ENTRIES -
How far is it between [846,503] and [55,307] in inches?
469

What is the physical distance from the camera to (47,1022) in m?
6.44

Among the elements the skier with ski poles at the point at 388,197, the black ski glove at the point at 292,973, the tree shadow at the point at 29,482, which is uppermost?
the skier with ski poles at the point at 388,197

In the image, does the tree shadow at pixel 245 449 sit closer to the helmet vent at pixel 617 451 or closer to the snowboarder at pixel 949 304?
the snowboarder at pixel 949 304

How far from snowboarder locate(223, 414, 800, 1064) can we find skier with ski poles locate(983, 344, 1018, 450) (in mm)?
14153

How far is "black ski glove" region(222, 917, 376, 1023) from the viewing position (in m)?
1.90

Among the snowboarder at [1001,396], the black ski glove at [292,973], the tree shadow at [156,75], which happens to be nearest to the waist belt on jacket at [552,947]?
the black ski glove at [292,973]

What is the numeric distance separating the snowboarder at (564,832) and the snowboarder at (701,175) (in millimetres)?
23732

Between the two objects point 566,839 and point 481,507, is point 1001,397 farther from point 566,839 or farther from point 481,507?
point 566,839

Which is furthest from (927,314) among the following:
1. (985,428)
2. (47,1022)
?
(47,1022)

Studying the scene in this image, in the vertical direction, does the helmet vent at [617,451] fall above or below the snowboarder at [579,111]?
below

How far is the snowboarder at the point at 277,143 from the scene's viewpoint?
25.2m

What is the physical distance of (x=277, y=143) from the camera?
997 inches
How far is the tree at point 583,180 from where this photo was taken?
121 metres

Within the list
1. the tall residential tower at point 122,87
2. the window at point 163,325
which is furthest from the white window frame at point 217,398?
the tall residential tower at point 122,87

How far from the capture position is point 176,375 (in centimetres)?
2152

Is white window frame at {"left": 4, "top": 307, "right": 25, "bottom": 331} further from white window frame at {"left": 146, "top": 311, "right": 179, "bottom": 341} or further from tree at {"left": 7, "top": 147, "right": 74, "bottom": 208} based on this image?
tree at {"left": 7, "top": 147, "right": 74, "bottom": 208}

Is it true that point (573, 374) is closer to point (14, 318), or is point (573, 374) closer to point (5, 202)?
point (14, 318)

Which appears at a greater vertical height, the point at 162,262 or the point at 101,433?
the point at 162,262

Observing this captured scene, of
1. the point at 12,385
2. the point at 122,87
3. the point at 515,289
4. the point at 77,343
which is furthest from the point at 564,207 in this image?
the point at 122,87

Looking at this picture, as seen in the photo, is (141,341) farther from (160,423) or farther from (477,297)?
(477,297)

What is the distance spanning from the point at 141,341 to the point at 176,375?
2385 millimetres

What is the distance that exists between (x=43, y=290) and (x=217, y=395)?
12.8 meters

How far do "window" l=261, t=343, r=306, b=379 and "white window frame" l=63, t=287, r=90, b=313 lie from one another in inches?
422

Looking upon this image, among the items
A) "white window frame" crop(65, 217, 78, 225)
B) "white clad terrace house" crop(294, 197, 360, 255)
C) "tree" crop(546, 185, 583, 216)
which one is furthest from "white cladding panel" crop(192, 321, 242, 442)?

SET PROBLEM - Could you format the lines above as a JSON list of strings, with one string for each line and the blank lines left out?

RESPONSE -
[
  "How far is it between [846,503] and [55,307] in inches?",
  "469",
  "What is the physical distance from the camera to (47,1022) in m?",
  "6.44",
  "Among the elements the skier with ski poles at the point at 388,197, the black ski glove at the point at 292,973, the tree shadow at the point at 29,482, which is uppermost?",
  "the skier with ski poles at the point at 388,197",
  "In the image, does the tree shadow at pixel 245 449 sit closer to the helmet vent at pixel 617 451 or closer to the snowboarder at pixel 949 304?",
  "the snowboarder at pixel 949 304",
  "How far from snowboarder locate(223, 414, 800, 1064) can we find skier with ski poles locate(983, 344, 1018, 450) (in mm)?",
  "14153",
  "How far is \"black ski glove\" region(222, 917, 376, 1023) from the viewing position (in m)?",
  "1.90",
  "Among the snowboarder at [1001,396], the black ski glove at [292,973], the tree shadow at [156,75], which happens to be nearest to the waist belt on jacket at [552,947]?",
  "the black ski glove at [292,973]",
  "What is the numeric distance separating the snowboarder at (564,832) and the snowboarder at (701,175) (in millimetres)?",
  "23732",
  "Between the two objects point 566,839 and point 481,507, is point 1001,397 farther from point 566,839 or farther from point 481,507?",
  "point 566,839",
  "Which is furthest from (927,314) among the following:",
  "1. (985,428)",
  "2. (47,1022)",
  "?",
  "(47,1022)",
  "Studying the scene in this image, in the vertical direction, does the helmet vent at [617,451] fall above or below the snowboarder at [579,111]?",
  "below",
  "How far is the snowboarder at the point at 277,143 from the scene's viewpoint?",
  "25.2m",
  "What is the physical distance of (x=277, y=143) from the camera?",
  "997 inches",
  "How far is the tree at point 583,180 from where this photo was taken?",
  "121 metres",
  "Within the list",
  "1. the tall residential tower at point 122,87",
  "2. the window at point 163,325",
  "which is furthest from the white window frame at point 217,398?",
  "the tall residential tower at point 122,87",
  "How far from the capture position is point 176,375 (in centimetres)?",
  "2152",
  "Is white window frame at {\"left\": 4, \"top\": 307, \"right\": 25, \"bottom\": 331} further from white window frame at {\"left\": 146, \"top\": 311, \"right\": 179, \"bottom\": 341} or further from tree at {\"left\": 7, \"top\": 147, \"right\": 74, \"bottom\": 208} based on this image?",
  "tree at {\"left\": 7, \"top\": 147, \"right\": 74, \"bottom\": 208}",
  "Is it true that point (573, 374) is closer to point (14, 318), or is point (573, 374) closer to point (5, 202)?",
  "point (14, 318)",
  "Which appears at a greater vertical height, the point at 162,262 or the point at 101,433?",
  "the point at 162,262",
  "Observing this captured scene, of",
  "1. the point at 12,385",
  "2. the point at 122,87",
  "3. the point at 515,289",
  "4. the point at 77,343",
  "which is furthest from the point at 564,207 in this image?",
  "the point at 122,87",
  "Looking at this picture, as seen in the photo, is (141,341) farther from (160,423) or farther from (477,297)?",
  "(477,297)",
  "What is the distance spanning from the point at 141,341 to the point at 176,375?",
  "2385 millimetres",
  "What is the distance that exists between (x=43, y=290) and (x=217, y=395)?",
  "12.8 meters",
  "How far do \"window\" l=261, t=343, r=306, b=379 and \"white window frame\" l=63, t=287, r=90, b=313 lie from one another in inches?",
  "422",
  "Looking upon this image, among the items",
  "A) \"white window frame\" crop(65, 217, 78, 225)",
  "B) \"white clad terrace house\" crop(294, 197, 360, 255)",
  "C) \"tree\" crop(546, 185, 583, 216)",
  "which one is furthest from \"white cladding panel\" crop(192, 321, 242, 442)?"
]